Public servant remembered for intelligence, high principles

Behind every flower there is a gardener.
Pierre Trudeau’s famous roses, pinned to the former prime minister’s lapel, were no exception: they were reportedly grown by a Kamloops man.
Thomas Shoyama, who died in Victoria on Dec. 22 at the age of 90, was a hobby gardener and a career bureaucrat, working as a public servant under such Canadian icons as Trudeau and Saskatchewan’s Tommy Douglas.
Shoyama’s roots, however, are in Kamloops, where he was born in 1916 and where, until a few years ago, his brother ran a bakery.
After graduating from Kam High in 1933, Shoyama moved to Vancouver to study economics at the University of B.C.
For the next seven years, he was hamstrung by his Japanese heritage: it prevented him from finding a job and later landed him in an internment camp, where, together with other Canadians of Japanese origins, he was forced to wait out the Second World War.

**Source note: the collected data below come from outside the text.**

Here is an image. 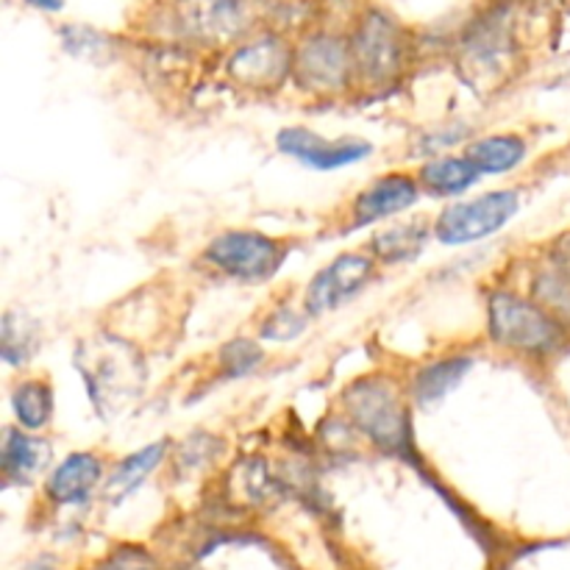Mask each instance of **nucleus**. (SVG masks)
Returning <instances> with one entry per match:
<instances>
[{
	"label": "nucleus",
	"mask_w": 570,
	"mask_h": 570,
	"mask_svg": "<svg viewBox=\"0 0 570 570\" xmlns=\"http://www.w3.org/2000/svg\"><path fill=\"white\" fill-rule=\"evenodd\" d=\"M345 421L356 434L387 454L406 456L412 451V417L406 395L382 373L360 376L340 395Z\"/></svg>",
	"instance_id": "nucleus-1"
},
{
	"label": "nucleus",
	"mask_w": 570,
	"mask_h": 570,
	"mask_svg": "<svg viewBox=\"0 0 570 570\" xmlns=\"http://www.w3.org/2000/svg\"><path fill=\"white\" fill-rule=\"evenodd\" d=\"M488 337L510 354L543 360L562 348L566 323L540 301L523 298L510 289H493L488 295Z\"/></svg>",
	"instance_id": "nucleus-2"
},
{
	"label": "nucleus",
	"mask_w": 570,
	"mask_h": 570,
	"mask_svg": "<svg viewBox=\"0 0 570 570\" xmlns=\"http://www.w3.org/2000/svg\"><path fill=\"white\" fill-rule=\"evenodd\" d=\"M521 212V189H490L476 198H456L434 217V239L445 248H465L504 232Z\"/></svg>",
	"instance_id": "nucleus-3"
},
{
	"label": "nucleus",
	"mask_w": 570,
	"mask_h": 570,
	"mask_svg": "<svg viewBox=\"0 0 570 570\" xmlns=\"http://www.w3.org/2000/svg\"><path fill=\"white\" fill-rule=\"evenodd\" d=\"M287 256L289 245L284 239L265 232H250V228H232V232L217 234L204 248V262L212 271L248 287L276 278Z\"/></svg>",
	"instance_id": "nucleus-4"
},
{
	"label": "nucleus",
	"mask_w": 570,
	"mask_h": 570,
	"mask_svg": "<svg viewBox=\"0 0 570 570\" xmlns=\"http://www.w3.org/2000/svg\"><path fill=\"white\" fill-rule=\"evenodd\" d=\"M348 42L354 53L356 83L382 89L404 76V67L410 61V39L387 11H365Z\"/></svg>",
	"instance_id": "nucleus-5"
},
{
	"label": "nucleus",
	"mask_w": 570,
	"mask_h": 570,
	"mask_svg": "<svg viewBox=\"0 0 570 570\" xmlns=\"http://www.w3.org/2000/svg\"><path fill=\"white\" fill-rule=\"evenodd\" d=\"M293 83L315 98H334L356 83L354 53L337 33H309L293 48Z\"/></svg>",
	"instance_id": "nucleus-6"
},
{
	"label": "nucleus",
	"mask_w": 570,
	"mask_h": 570,
	"mask_svg": "<svg viewBox=\"0 0 570 570\" xmlns=\"http://www.w3.org/2000/svg\"><path fill=\"white\" fill-rule=\"evenodd\" d=\"M98 345L81 351L87 362L78 360V371H81L95 410L100 415H115L139 390L142 365H139V356L134 354V348H128L120 340H115V348H104V354H98Z\"/></svg>",
	"instance_id": "nucleus-7"
},
{
	"label": "nucleus",
	"mask_w": 570,
	"mask_h": 570,
	"mask_svg": "<svg viewBox=\"0 0 570 570\" xmlns=\"http://www.w3.org/2000/svg\"><path fill=\"white\" fill-rule=\"evenodd\" d=\"M376 271L379 262L371 250L367 254H362V250H345V254L334 256L306 284L304 309L312 317H323L328 312L343 309L345 304H351L356 295H362L371 287Z\"/></svg>",
	"instance_id": "nucleus-8"
},
{
	"label": "nucleus",
	"mask_w": 570,
	"mask_h": 570,
	"mask_svg": "<svg viewBox=\"0 0 570 570\" xmlns=\"http://www.w3.org/2000/svg\"><path fill=\"white\" fill-rule=\"evenodd\" d=\"M276 148L282 156H289L298 165L317 173L345 170V167L362 165L373 156V145L362 137L326 139L323 134L306 126H284L276 134Z\"/></svg>",
	"instance_id": "nucleus-9"
},
{
	"label": "nucleus",
	"mask_w": 570,
	"mask_h": 570,
	"mask_svg": "<svg viewBox=\"0 0 570 570\" xmlns=\"http://www.w3.org/2000/svg\"><path fill=\"white\" fill-rule=\"evenodd\" d=\"M226 76L245 89L284 87L293 81V48L278 33H262L228 53Z\"/></svg>",
	"instance_id": "nucleus-10"
},
{
	"label": "nucleus",
	"mask_w": 570,
	"mask_h": 570,
	"mask_svg": "<svg viewBox=\"0 0 570 570\" xmlns=\"http://www.w3.org/2000/svg\"><path fill=\"white\" fill-rule=\"evenodd\" d=\"M421 198L423 189L417 176L401 170L384 173V176L373 178L365 189L356 193L354 204H351L348 232H360V228L376 226V223L390 220V217L404 215Z\"/></svg>",
	"instance_id": "nucleus-11"
},
{
	"label": "nucleus",
	"mask_w": 570,
	"mask_h": 570,
	"mask_svg": "<svg viewBox=\"0 0 570 570\" xmlns=\"http://www.w3.org/2000/svg\"><path fill=\"white\" fill-rule=\"evenodd\" d=\"M106 462L95 451H72L45 479V495L56 507H83L104 488Z\"/></svg>",
	"instance_id": "nucleus-12"
},
{
	"label": "nucleus",
	"mask_w": 570,
	"mask_h": 570,
	"mask_svg": "<svg viewBox=\"0 0 570 570\" xmlns=\"http://www.w3.org/2000/svg\"><path fill=\"white\" fill-rule=\"evenodd\" d=\"M50 456H53V449H50V443L39 432H26L17 423L3 429L0 473H3L6 484L28 488L50 465Z\"/></svg>",
	"instance_id": "nucleus-13"
},
{
	"label": "nucleus",
	"mask_w": 570,
	"mask_h": 570,
	"mask_svg": "<svg viewBox=\"0 0 570 570\" xmlns=\"http://www.w3.org/2000/svg\"><path fill=\"white\" fill-rule=\"evenodd\" d=\"M248 9L243 0H184L181 20L195 39L232 42L248 28Z\"/></svg>",
	"instance_id": "nucleus-14"
},
{
	"label": "nucleus",
	"mask_w": 570,
	"mask_h": 570,
	"mask_svg": "<svg viewBox=\"0 0 570 570\" xmlns=\"http://www.w3.org/2000/svg\"><path fill=\"white\" fill-rule=\"evenodd\" d=\"M471 367H473V360L465 354L440 356V360L429 362V365L417 367V371L412 373L406 395H410L412 404L423 406V410L438 406L440 401L449 399V395L465 382Z\"/></svg>",
	"instance_id": "nucleus-15"
},
{
	"label": "nucleus",
	"mask_w": 570,
	"mask_h": 570,
	"mask_svg": "<svg viewBox=\"0 0 570 570\" xmlns=\"http://www.w3.org/2000/svg\"><path fill=\"white\" fill-rule=\"evenodd\" d=\"M417 181L429 198L456 200L482 181V173L473 167V161L465 154H443L432 156L417 167Z\"/></svg>",
	"instance_id": "nucleus-16"
},
{
	"label": "nucleus",
	"mask_w": 570,
	"mask_h": 570,
	"mask_svg": "<svg viewBox=\"0 0 570 570\" xmlns=\"http://www.w3.org/2000/svg\"><path fill=\"white\" fill-rule=\"evenodd\" d=\"M170 454V443L167 440H159V443H150L145 449L134 451V454L122 456L109 473H106L104 482V499L109 504H122L126 499H131L139 488H142L145 479L161 465Z\"/></svg>",
	"instance_id": "nucleus-17"
},
{
	"label": "nucleus",
	"mask_w": 570,
	"mask_h": 570,
	"mask_svg": "<svg viewBox=\"0 0 570 570\" xmlns=\"http://www.w3.org/2000/svg\"><path fill=\"white\" fill-rule=\"evenodd\" d=\"M462 154L473 161L482 178L507 176L527 161L529 145L521 134H484L465 142Z\"/></svg>",
	"instance_id": "nucleus-18"
},
{
	"label": "nucleus",
	"mask_w": 570,
	"mask_h": 570,
	"mask_svg": "<svg viewBox=\"0 0 570 570\" xmlns=\"http://www.w3.org/2000/svg\"><path fill=\"white\" fill-rule=\"evenodd\" d=\"M510 53L512 39L499 14L473 26V31H468L465 39H462V59H465V65L471 70L484 72V76H493L495 70H501L507 59H510Z\"/></svg>",
	"instance_id": "nucleus-19"
},
{
	"label": "nucleus",
	"mask_w": 570,
	"mask_h": 570,
	"mask_svg": "<svg viewBox=\"0 0 570 570\" xmlns=\"http://www.w3.org/2000/svg\"><path fill=\"white\" fill-rule=\"evenodd\" d=\"M434 237V226L426 220H404L382 228L373 234L371 250L379 265H410L426 250L429 239Z\"/></svg>",
	"instance_id": "nucleus-20"
},
{
	"label": "nucleus",
	"mask_w": 570,
	"mask_h": 570,
	"mask_svg": "<svg viewBox=\"0 0 570 570\" xmlns=\"http://www.w3.org/2000/svg\"><path fill=\"white\" fill-rule=\"evenodd\" d=\"M14 423L26 432H45L53 421L56 393L53 384L42 376H26L11 387L9 395Z\"/></svg>",
	"instance_id": "nucleus-21"
},
{
	"label": "nucleus",
	"mask_w": 570,
	"mask_h": 570,
	"mask_svg": "<svg viewBox=\"0 0 570 570\" xmlns=\"http://www.w3.org/2000/svg\"><path fill=\"white\" fill-rule=\"evenodd\" d=\"M42 345V326L28 312L9 309L0 323V356L9 367H26Z\"/></svg>",
	"instance_id": "nucleus-22"
},
{
	"label": "nucleus",
	"mask_w": 570,
	"mask_h": 570,
	"mask_svg": "<svg viewBox=\"0 0 570 570\" xmlns=\"http://www.w3.org/2000/svg\"><path fill=\"white\" fill-rule=\"evenodd\" d=\"M61 37V48L67 50L70 56L81 61H95V65H104V61L111 59V42L106 33L95 31V28H83V26H61L59 28Z\"/></svg>",
	"instance_id": "nucleus-23"
},
{
	"label": "nucleus",
	"mask_w": 570,
	"mask_h": 570,
	"mask_svg": "<svg viewBox=\"0 0 570 570\" xmlns=\"http://www.w3.org/2000/svg\"><path fill=\"white\" fill-rule=\"evenodd\" d=\"M534 295L540 304L560 317L562 323H570V273L566 267L554 265L551 271H543L534 278Z\"/></svg>",
	"instance_id": "nucleus-24"
},
{
	"label": "nucleus",
	"mask_w": 570,
	"mask_h": 570,
	"mask_svg": "<svg viewBox=\"0 0 570 570\" xmlns=\"http://www.w3.org/2000/svg\"><path fill=\"white\" fill-rule=\"evenodd\" d=\"M265 360V351L254 343V340H228L217 354V365H220L223 379H245L256 371Z\"/></svg>",
	"instance_id": "nucleus-25"
},
{
	"label": "nucleus",
	"mask_w": 570,
	"mask_h": 570,
	"mask_svg": "<svg viewBox=\"0 0 570 570\" xmlns=\"http://www.w3.org/2000/svg\"><path fill=\"white\" fill-rule=\"evenodd\" d=\"M309 321L312 315L306 309H295V306L289 304L276 306V309L262 321L259 337L267 340V343H293V340H298L301 334L306 332Z\"/></svg>",
	"instance_id": "nucleus-26"
},
{
	"label": "nucleus",
	"mask_w": 570,
	"mask_h": 570,
	"mask_svg": "<svg viewBox=\"0 0 570 570\" xmlns=\"http://www.w3.org/2000/svg\"><path fill=\"white\" fill-rule=\"evenodd\" d=\"M462 142H471V126L426 128V131L421 134V139H417V145L412 154L432 159V156L449 154L451 148H456V145H462Z\"/></svg>",
	"instance_id": "nucleus-27"
},
{
	"label": "nucleus",
	"mask_w": 570,
	"mask_h": 570,
	"mask_svg": "<svg viewBox=\"0 0 570 570\" xmlns=\"http://www.w3.org/2000/svg\"><path fill=\"white\" fill-rule=\"evenodd\" d=\"M100 570H156L142 549H120L100 566Z\"/></svg>",
	"instance_id": "nucleus-28"
},
{
	"label": "nucleus",
	"mask_w": 570,
	"mask_h": 570,
	"mask_svg": "<svg viewBox=\"0 0 570 570\" xmlns=\"http://www.w3.org/2000/svg\"><path fill=\"white\" fill-rule=\"evenodd\" d=\"M31 9L37 11H48V14H56V11H61V6H65V0H26Z\"/></svg>",
	"instance_id": "nucleus-29"
}]
</instances>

Decades later, the same country that had interned him would honour his long and distinguished career with the civil service by awarding Shoyama the Order of Canada.
Former Kamloops MP Len Marchand knows Shoyama from the years both men spend in Trudeau’s Ottawa.
That was after Shoyama had left Regina, where he had worked as an economic advisor to Douglas, Saskatchewan’s premier and architect of Canada’s health-care system.
Marchand, responsible for various portfolios in the 1970s, remembers Shoyama as “highly principled, highly intelligent and just one of those wonderful civil servants.
“We have very good civil servants, but he was one of the best,” Marchand said.
The two, although both from Kamloops, only knew each other officially, Marchand said.
In the late 1970s, Marchand recalls, they worked together on the Small Business Loans Act: Marchand as minister of state for small business and Shoyama as deputy minister of finance.
After retiring from the public service, Shoyama moved back to his native B.C. to teach at the University of Victoria until 1992.
Marchand recalls seeing Shoyama one last time several years ago, when he returned to Kamloops for his brother’s funeral.